Geef alsjeblieft het aantal regels in de records hieronder die het woord "water" bevatten, waarbij hoofdletters en kleine letters als verschillend tellen. Noem alleen dat getal.

## [Aangeleverde gegevens]
┄┄┄┄┄┄

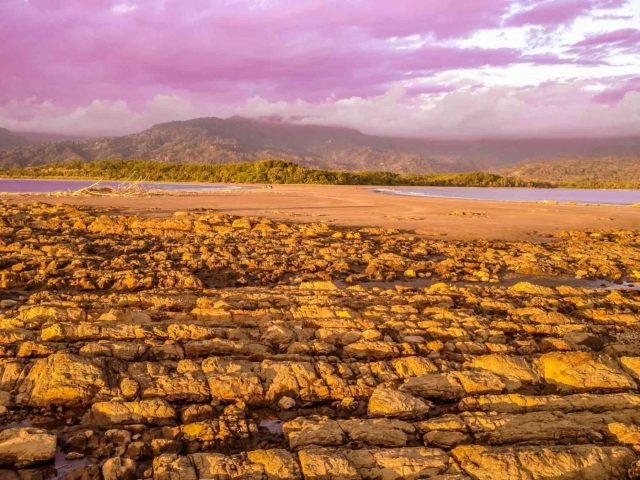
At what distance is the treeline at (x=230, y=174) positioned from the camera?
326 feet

┄┄┄┄┄┄

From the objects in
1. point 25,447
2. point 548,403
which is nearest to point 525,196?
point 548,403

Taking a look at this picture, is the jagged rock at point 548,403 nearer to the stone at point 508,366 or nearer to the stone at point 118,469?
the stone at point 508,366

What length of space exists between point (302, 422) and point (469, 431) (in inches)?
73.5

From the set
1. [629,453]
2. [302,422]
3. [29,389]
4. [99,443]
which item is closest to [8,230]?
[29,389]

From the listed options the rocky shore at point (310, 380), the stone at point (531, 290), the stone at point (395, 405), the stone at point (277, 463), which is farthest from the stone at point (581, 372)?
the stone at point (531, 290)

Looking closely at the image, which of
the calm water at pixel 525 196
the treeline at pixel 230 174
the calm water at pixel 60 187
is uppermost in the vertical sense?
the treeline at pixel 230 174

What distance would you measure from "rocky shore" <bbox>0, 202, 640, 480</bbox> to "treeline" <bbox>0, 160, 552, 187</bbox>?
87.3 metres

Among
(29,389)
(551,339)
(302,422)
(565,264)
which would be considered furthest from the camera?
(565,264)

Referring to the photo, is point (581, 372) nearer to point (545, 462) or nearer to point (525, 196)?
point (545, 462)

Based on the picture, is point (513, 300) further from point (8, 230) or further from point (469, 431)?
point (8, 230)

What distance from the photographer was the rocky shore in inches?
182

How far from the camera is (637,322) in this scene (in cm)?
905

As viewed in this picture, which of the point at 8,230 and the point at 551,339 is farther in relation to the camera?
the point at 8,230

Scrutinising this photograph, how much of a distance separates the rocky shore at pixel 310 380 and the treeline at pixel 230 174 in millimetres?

┄┄┄┄┄┄

## [Geschreven antwoord]
2